Record excerpts: Begin

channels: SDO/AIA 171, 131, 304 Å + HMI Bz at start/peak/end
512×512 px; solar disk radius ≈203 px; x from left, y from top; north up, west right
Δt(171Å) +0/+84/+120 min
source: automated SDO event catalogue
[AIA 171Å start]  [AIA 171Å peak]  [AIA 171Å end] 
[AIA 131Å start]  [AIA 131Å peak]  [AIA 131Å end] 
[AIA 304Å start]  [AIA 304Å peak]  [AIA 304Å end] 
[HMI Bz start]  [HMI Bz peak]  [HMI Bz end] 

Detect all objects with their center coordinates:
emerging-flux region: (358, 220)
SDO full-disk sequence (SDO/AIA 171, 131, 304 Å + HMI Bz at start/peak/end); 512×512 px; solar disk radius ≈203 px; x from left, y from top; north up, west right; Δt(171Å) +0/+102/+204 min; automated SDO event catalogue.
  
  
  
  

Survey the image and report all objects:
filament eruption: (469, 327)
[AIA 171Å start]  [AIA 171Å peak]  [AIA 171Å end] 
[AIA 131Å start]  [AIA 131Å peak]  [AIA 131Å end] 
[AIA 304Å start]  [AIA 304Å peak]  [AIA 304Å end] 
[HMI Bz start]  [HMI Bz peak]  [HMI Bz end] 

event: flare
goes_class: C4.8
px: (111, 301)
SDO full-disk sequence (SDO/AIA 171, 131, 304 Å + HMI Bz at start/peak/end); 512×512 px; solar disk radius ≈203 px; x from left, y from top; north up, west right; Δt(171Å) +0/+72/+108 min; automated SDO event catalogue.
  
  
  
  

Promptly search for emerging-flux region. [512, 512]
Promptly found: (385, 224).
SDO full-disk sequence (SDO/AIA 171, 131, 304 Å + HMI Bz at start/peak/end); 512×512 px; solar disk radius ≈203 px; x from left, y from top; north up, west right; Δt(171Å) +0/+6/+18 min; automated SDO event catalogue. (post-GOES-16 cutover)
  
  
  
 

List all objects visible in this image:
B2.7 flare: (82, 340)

Record excerpts: End

Exercise brief:
The lines from the one holding "Promptly found: (385, 224)." to the end of the entries are to be repeated exactly, with both ends included and nothing else.

Solution:
Promptly found: (385, 224).
SDO full-disk sequence (SDO/AIA 171, 131, 304 Å + HMI Bz at start/peak/end); 512×512 px; solar disk radius ≈203 px; x from left, y from top; north up, west right; Δt(171Å) +0/+6/+18 min; automated SDO event catalogue. (post-GOES-16 cutover)
  
  
  
 

List all objects visible in this image:
B2.7 flare: (82, 340)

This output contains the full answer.